Paccar has traditionally been a large employer in the city as well with its Kenworth Truck plant located in Renton's industrial area on the south end of Lake Washington In 1907 the Seattle Car Mfg Company also known as the Car Company moved to a large manufacturing plant in Renton after demand for the company's railroad equipment exceeded the capacity of its Seattle plant. The Car Company was the only manufacturer of train cars on the west coast. Seattle Car expanded from building logging cars to many types of railway cars, in 1909 building passenger cars for China's Sun Ning Railway, and refrigerator cars in 1909. The Renton plant expanded to foundry capabilities in 1911, and Seattle Car and Foundry Co merged with the Twohy Brothers of Portland in 1917 and became the Pacific Car and Foundry Company or Paccar. During the great depression the Renton Paccar plant developed power winches for use in the logging industry.
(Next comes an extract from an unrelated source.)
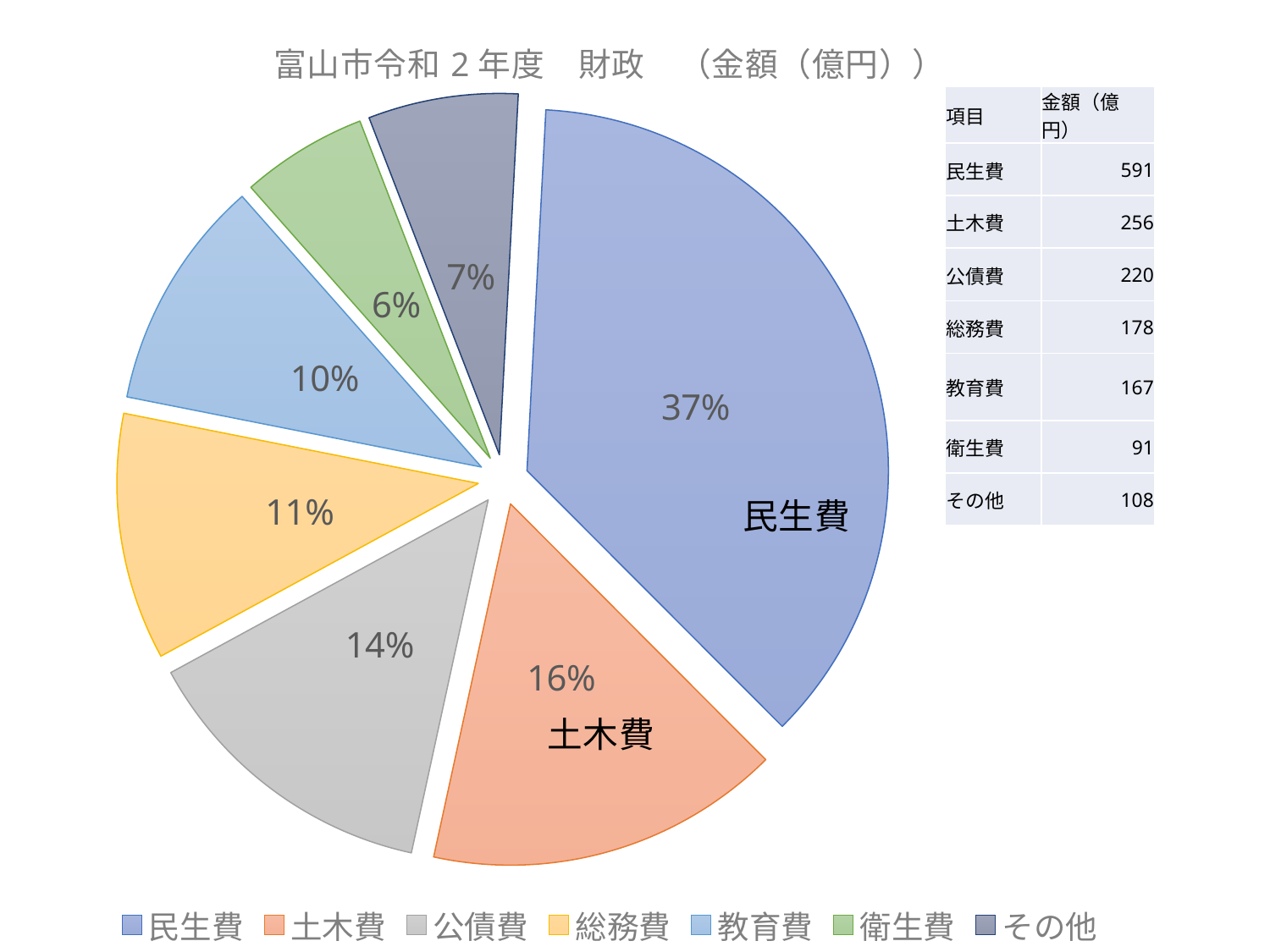
Which is larger, the share for 総務費 or the share for 衛生費? 総務費 What is the difference in percentage points between the 民生費 slice and the 土木費 slice? 21 What is the title of the pie chart? 富山市令和２年度 財政 （金額（億円）） What kind of chart is shown on the slide? pie chart What share of the pie does 土木費 take? 16% How many slices does the pie chart have? 7 Which category has the largest slice of the pie? 民生費 What share of the pie does 公債費 take? 14% Which category has the smallest slice of the pie? 衛生費 What share of the pie does 民生費 take? 37% According to the table on the slide, what is the amount (億円) for 公債費? 220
When World War II arrived the Renton manufacturing switched its production towards the war effort, and by the wars end in 1945 had built 1,500 Sherman Tanks. In the second half of the 20th century Paccar's train cars manufactured at the Renton facility were of such high quality that there was not enough repeat business, rail equipment in 1965 came to only 1/3 of the company's sales. The Paccar Renton plan manufactured structural steel until the 1970s recession, and in the early 1980s the Paccar Railcar Devision; the last vestige of the original Pacific Car and Foundry Co closed down. In 1993 a new Kenworth assembly plant opens on the former site of Pacific Car and Foundry. The Kenworth truck manufacturing facility in Renton is named as a leader in King County's Best Workplace for Recyclers.

The population sharply increased during World War II when Boeing built their Renton Factory to produce the B-29 Superfortress. The factory has continued to operate since then, and still produces 737 aircraft. It also produced the Jetfoil and Pegasus class hydrofoils in the 1970s. As of 2001, 40% of all commercial aircraft in the air were assembled in Renton. Boeing remains the largest employer in Renton, which is home to over 10,000 employees and three of the aerospace giant's six major business divisions: Boeing Commercial Airplanes, Boeing Capital Corporation and the Shared Services Group. The local newspaper in the 1970s, the Renton Chronicle, proclaimed the city the jet capital of the world.
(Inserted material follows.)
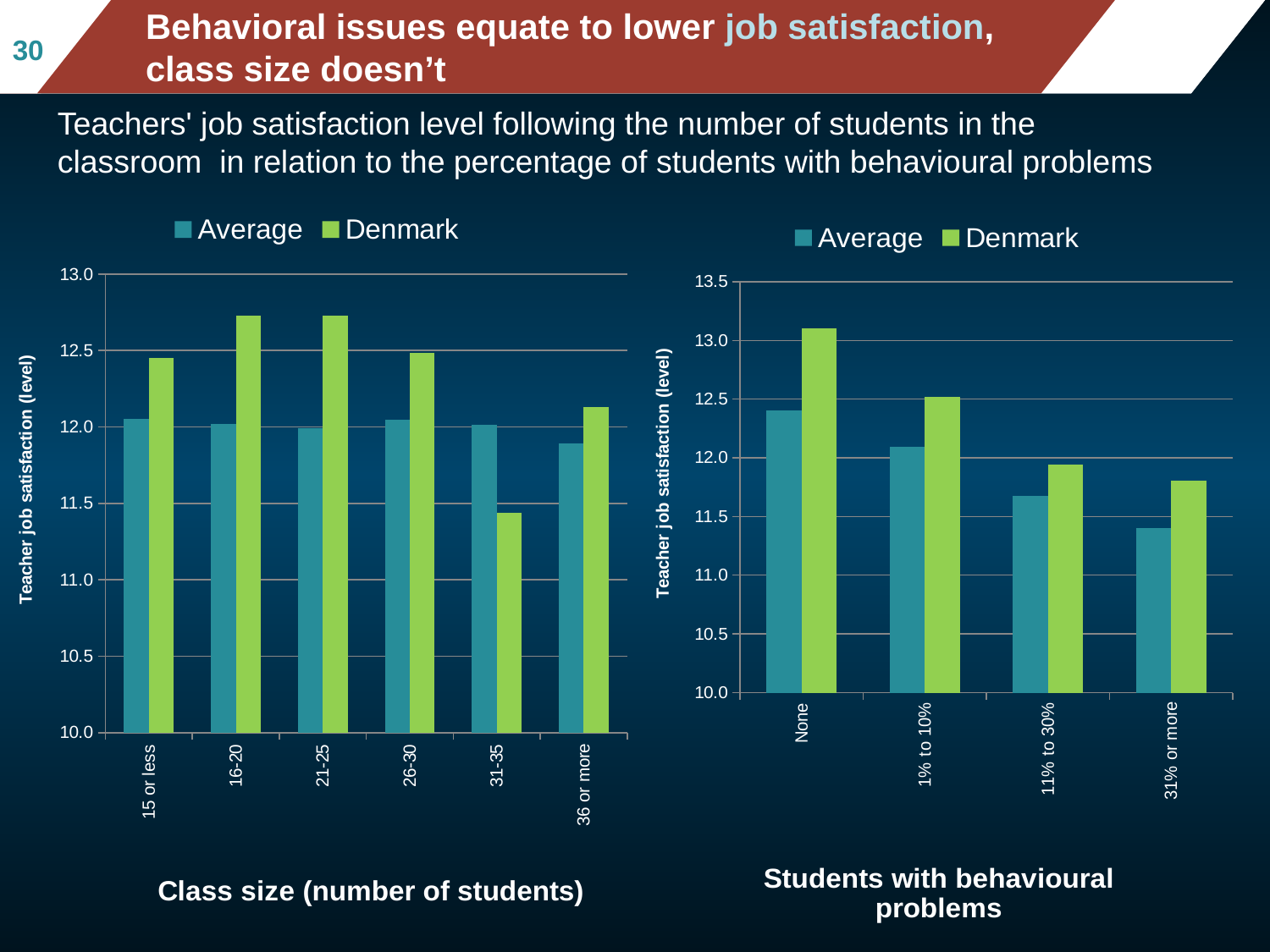
In the right chart, 'Students with behavioural problems', which category has the highest Denmark value? None What is the x-axis title of the right chart? Students with behavioural problems In the right chart, 'Students with behavioural problems', which category has the lowest Average value? 31% or more In the left chart, 'Class size (number of students)', is the Denmark value for 16-20 greater or less than 12.5? greater What kind of chart is the left chart, 'Class size (number of students)'? bar chart In the left chart, 'Class size (number of students)', which class size has the lowest Denmark value? 31-35 How many class-size categories are shown on the x axis of the left chart? 6 In the right chart, 'Students with behavioural problems', which is larger for the None category: Average or Denmark? Denmark In the right chart, 'Students with behavioural problems', is the Average value for 31% or more greater or less than 11.5? less In the right chart, 'Students with behavioural problems', do the Average values rise or fall as you move from None to 31% or more? fall In the left chart, 'Class size (number of students)', which is larger for the 31-35 category: Average or Denmark? Average How many series does the legend of the right chart, 'Students with behavioural problems', list? 2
Game company Wizards of the Coast also is headquartered in Renton. Providence Health System has centralized is administrative offices in Renton.

Owing to its location at the confluence of three major freeways (I-5, I-405, and SR 167), Renton's economic development team has lured a number of specialty retailers that draw consumers from around the region, including Fry's Electronics and IKEA. Some retail establishments were unwanted though, and the city successfully defended zoning restrictions on pornographic theaters before the U.S. Supreme court in Renton v. Playtime Theatres, Inc.
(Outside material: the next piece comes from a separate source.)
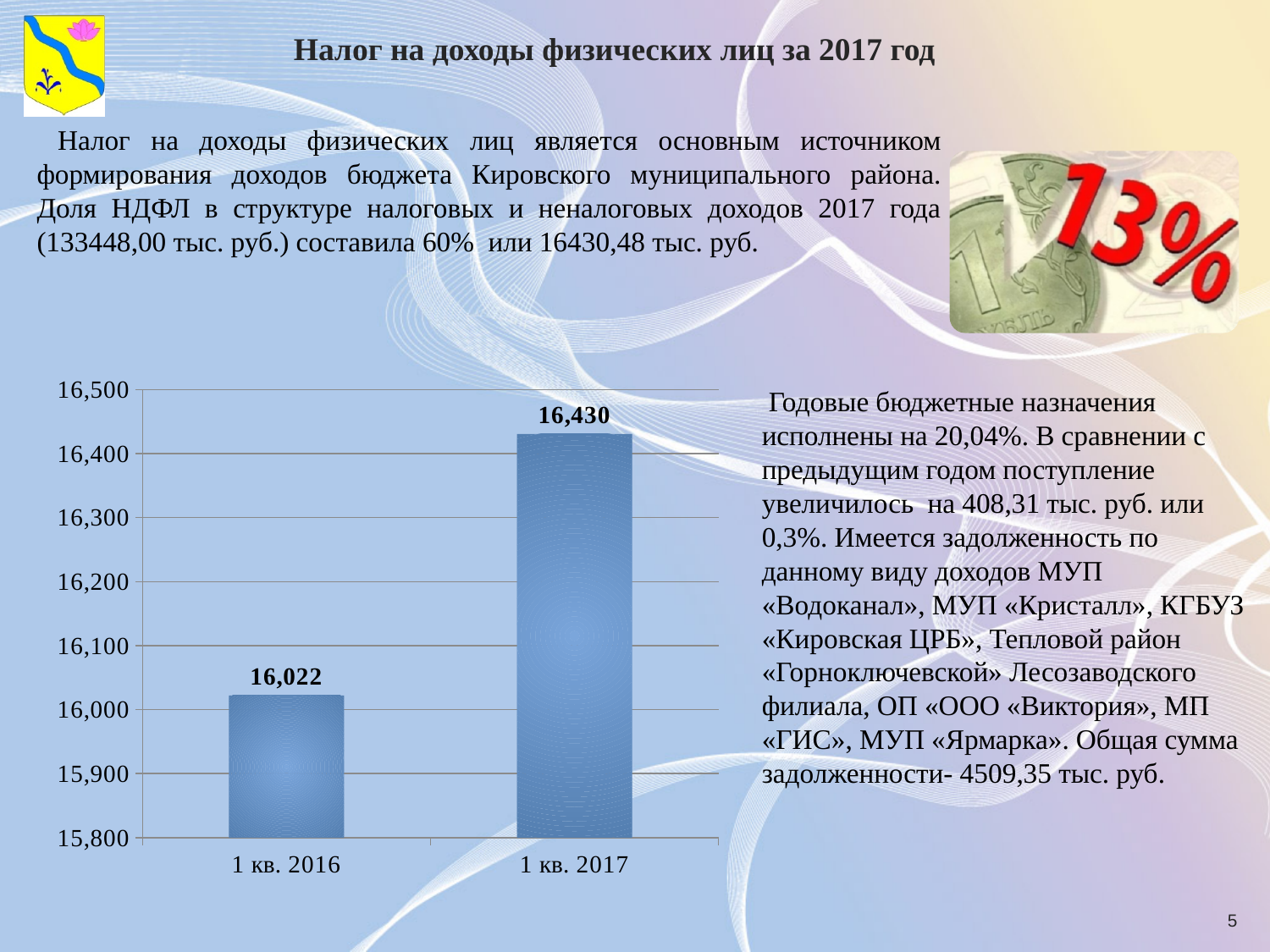
What is the difference between the values for 1 кв. 2017 and 1 кв. 2016? 408 Which category has the highest value? 1 кв. 2017 What is the lowest value shown on the vertical axis of the chart? 15,800 How many categories are shown on the chart? 2 Which is larger, the value for 1 кв. 2016 or the value for 1 кв. 2017? 1 кв. 2017 What is the value for 1 кв. 2016? 16,022 What is the value for 1 кв. 2017? 16,430 Which category has the lowest value? 1 кв. 2016 Is the value for 1 кв. 2017 greater or less than 16,400? greater Do the values rise or fall from 1 кв. 2016 to 1 кв. 2017? rise Is the value for 1 кв. 2016 greater or less than 16,100? less What kind of chart is shown on the slide? bar chart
Renton has a unique and well-loved institution in its library, built directly over the Cedar River. Designed by Johnston-Campanella & Co. in 1964, the Cedar River Library stretches across the river, next to Liberty Park. The walkway in front of the library's entrance forms a deck from which salmon can be viewed as they make their way up the river, particularly during spawning season. Most recently, the iconic building has been the center of much controversy, with the City of Renton and the King County Library System developing plans to build a new library closer to the downtown core. Residents wishing to retain the library in its river setting sponsored a petition, and were ultimately successful in convincing City leaders to put the issue to a vote of the people. On August 7, 2012, Renton voters decided the fate of the library with Proposition 1, and found 76% of the voting population supporting the Cedar River location. Discussions continue between citizen activist groups, city leaders and KCLS over how the library plans will move forward in light of this change, and what affect it will have on the Highlands Library project.